_TASK OBJECTIVE_:
In full and without changes, output the data.

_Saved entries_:
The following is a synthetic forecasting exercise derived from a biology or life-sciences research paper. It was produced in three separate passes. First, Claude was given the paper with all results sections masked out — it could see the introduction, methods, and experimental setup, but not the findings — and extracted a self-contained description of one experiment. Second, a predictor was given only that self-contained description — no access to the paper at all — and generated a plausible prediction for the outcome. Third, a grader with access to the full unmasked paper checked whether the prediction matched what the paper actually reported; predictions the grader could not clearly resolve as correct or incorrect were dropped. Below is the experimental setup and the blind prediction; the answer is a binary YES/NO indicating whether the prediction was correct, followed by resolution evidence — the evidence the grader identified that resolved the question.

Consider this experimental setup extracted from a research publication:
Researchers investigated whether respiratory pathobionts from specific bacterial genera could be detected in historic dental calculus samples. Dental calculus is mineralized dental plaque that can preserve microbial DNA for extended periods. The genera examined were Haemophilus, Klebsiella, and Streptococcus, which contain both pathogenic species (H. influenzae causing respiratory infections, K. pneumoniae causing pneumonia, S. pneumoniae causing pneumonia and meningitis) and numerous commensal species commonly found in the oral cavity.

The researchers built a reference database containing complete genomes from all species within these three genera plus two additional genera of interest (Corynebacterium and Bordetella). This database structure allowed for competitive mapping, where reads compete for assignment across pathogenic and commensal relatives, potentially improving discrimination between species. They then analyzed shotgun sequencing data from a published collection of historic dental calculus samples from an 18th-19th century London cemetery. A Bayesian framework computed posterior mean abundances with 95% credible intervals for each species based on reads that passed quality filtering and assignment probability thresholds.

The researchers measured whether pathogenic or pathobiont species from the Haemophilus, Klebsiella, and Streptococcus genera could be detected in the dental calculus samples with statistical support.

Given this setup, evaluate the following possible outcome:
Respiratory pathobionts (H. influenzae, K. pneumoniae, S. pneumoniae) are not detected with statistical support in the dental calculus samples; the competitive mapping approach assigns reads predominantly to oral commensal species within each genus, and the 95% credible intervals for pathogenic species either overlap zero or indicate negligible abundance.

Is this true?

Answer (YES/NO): NO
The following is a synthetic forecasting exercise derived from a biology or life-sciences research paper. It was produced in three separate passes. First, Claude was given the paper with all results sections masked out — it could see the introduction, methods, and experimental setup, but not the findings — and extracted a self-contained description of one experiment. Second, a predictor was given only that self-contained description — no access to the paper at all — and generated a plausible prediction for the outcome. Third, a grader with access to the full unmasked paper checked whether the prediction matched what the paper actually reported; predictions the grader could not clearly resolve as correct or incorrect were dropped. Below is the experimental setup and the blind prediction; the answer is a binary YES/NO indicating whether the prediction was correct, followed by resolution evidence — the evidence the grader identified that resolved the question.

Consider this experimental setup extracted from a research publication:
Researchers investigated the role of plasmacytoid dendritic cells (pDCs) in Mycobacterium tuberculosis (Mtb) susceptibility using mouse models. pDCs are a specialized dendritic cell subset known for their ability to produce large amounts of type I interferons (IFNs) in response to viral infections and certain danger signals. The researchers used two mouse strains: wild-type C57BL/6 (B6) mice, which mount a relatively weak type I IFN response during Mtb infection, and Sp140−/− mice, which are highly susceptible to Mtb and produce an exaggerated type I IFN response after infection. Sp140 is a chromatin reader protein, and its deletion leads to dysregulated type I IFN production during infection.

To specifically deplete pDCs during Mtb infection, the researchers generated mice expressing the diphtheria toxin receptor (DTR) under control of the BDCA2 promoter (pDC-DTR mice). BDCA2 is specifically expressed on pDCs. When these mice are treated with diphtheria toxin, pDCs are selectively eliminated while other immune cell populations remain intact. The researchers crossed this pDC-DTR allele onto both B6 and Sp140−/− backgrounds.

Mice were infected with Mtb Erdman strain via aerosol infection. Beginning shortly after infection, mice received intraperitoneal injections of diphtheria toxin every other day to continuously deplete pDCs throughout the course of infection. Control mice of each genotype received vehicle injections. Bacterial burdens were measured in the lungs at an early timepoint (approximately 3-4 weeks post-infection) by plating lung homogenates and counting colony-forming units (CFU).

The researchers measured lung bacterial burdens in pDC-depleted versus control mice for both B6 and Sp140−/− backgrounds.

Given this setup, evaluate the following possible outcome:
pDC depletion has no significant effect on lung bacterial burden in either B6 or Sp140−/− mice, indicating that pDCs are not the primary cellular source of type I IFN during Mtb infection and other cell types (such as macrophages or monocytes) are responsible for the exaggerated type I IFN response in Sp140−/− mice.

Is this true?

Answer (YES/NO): NO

_EXERCISE ANSWER_:
The following is a synthetic forecasting exercise derived from a biology or life-sciences research paper. It was produced in three separate passes. First, Claude was given the paper with all results sections masked out — it could see the introduction, methods, and experimental setup, but not the findings — and extracted a self-contained description of one experiment. Second, a predictor was given only that self-contained description — no access to the paper at all — and generated a plausible prediction for the outcome. Third, a grader with access to the full unmasked paper checked whether the prediction matched what the paper actually reported; predictions the grader could not clearly resolve as correct or incorrect were dropped. Below is the experimental setup and the blind prediction; the answer is a binary YES/NO indicating whether the prediction was correct, followed by resolution evidence — the evidence the grader identified that resolved the question.

Consider this experimental setup extracted from a research publication:
Researchers investigated whether respiratory pathobionts from specific bacterial genera could be detected in historic dental calculus samples. Dental calculus is mineralized dental plaque that can preserve microbial DNA for extended periods. The genera examined were Haemophilus, Klebsiella, and Streptococcus, which contain both pathogenic species (H. influenzae causing respiratory infections, K. pneumoniae causing pneumonia, S. pneumoniae causing pneumonia and meningitis) and numerous commensal species commonly found in the oral cavity.

The researchers built a reference database containing complete genomes from all species within these three genera plus two additional genera of interest (Corynebacterium and Bordetella). This database structure allowed for competitive mapping, where reads compete for assignment across pathogenic and commensal relatives, potentially improving discrimination between species. They then analyzed shotgun sequencing data from a published collection of historic dental calculus samples from an 18th-19th century London cemetery. A Bayesian framework computed posterior mean abundances with 95% credible intervals for each species based on reads that passed quality filtering and assignment probability thresholds.

The researchers measured whether pathogenic or pathobiont species from the Haemophilus, Klebsiella, and Streptococcus genera could be detected in the dental calculus samples with statistical support.

Given this setup, evaluate the following possible outcome:
Respiratory pathobionts (H. influenzae, K. pneumoniae, S. pneumoniae) are not detected with statistical support in the dental calculus samples; the competitive mapping approach assigns reads predominantly to oral commensal species within each genus, and the 95% credible intervals for pathogenic species either overlap zero or indicate negligible abundance.

Is this true?

Answer (YES/NO): NO
The following is a synthetic forecasting exercise derived from a biology or life-sciences research paper. It was produced in three separate passes. First, Claude was given the paper with all results sections masked out — it could see the introduction, methods, and experimental setup, but not the findings — and extracted a self-contained description of one experiment. Second, a predictor was given only that self-contained description — no access to the paper at all — and generated a plausible prediction for the outcome. Third, a grader with access to the full unmasked paper checked whether the prediction matched what the paper actually reported; predictions the grader could not clearly resolve as correct or incorrect were dropped. Below is the experimental setup and the blind prediction; the answer is a binary YES/NO indicating whether the prediction was correct, followed by resolution evidence — the evidence the grader identified that resolved the question.

Consider this experimental setup extracted from a research publication:
Researchers investigated the role of plasmacytoid dendritic cells (pDCs) in Mycobacterium tuberculosis (Mtb) susceptibility using mouse models. pDCs are a specialized dendritic cell subset known for their ability to produce large amounts of type I interferons (IFNs) in response to viral infections and certain danger signals. The researchers used two mouse strains: wild-type C57BL/6 (B6) mice, which mount a relatively weak type I IFN response during Mtb infection, and Sp140−/− mice, which are highly susceptible to Mtb and produce an exaggerated type I IFN response after infection. Sp140 is a chromatin reader protein, and its deletion leads to dysregulated type I IFN production during infection.

To specifically deplete pDCs during Mtb infection, the researchers generated mice expressing the diphtheria toxin receptor (DTR) under control of the BDCA2 promoter (pDC-DTR mice). BDCA2 is specifically expressed on pDCs. When these mice are treated with diphtheria toxin, pDCs are selectively eliminated while other immune cell populations remain intact. The researchers crossed this pDC-DTR allele onto both B6 and Sp140−/− backgrounds.

Mice were infected with Mtb Erdman strain via aerosol infection. Beginning shortly after infection, mice received intraperitoneal injections of diphtheria toxin every other day to continuously deplete pDCs throughout the course of infection. Control mice of each genotype received vehicle injections. Bacterial burdens were measured in the lungs at an early timepoint (approximately 3-4 weeks post-infection) by plating lung homogenates and counting colony-forming units (CFU).

The researchers measured lung bacterial burdens in pDC-depleted versus control mice for both B6 and Sp140−/− backgrounds.

Given this setup, evaluate the following possible outcome:
pDC depletion has no significant effect on lung bacterial burden in either B6 or Sp140−/− mice, indicating that pDCs are not the primary cellular source of type I IFN during Mtb infection and other cell types (such as macrophages or monocytes) are responsible for the exaggerated type I IFN response in Sp140−/− mice.

Is this true?

Answer (YES/NO): NO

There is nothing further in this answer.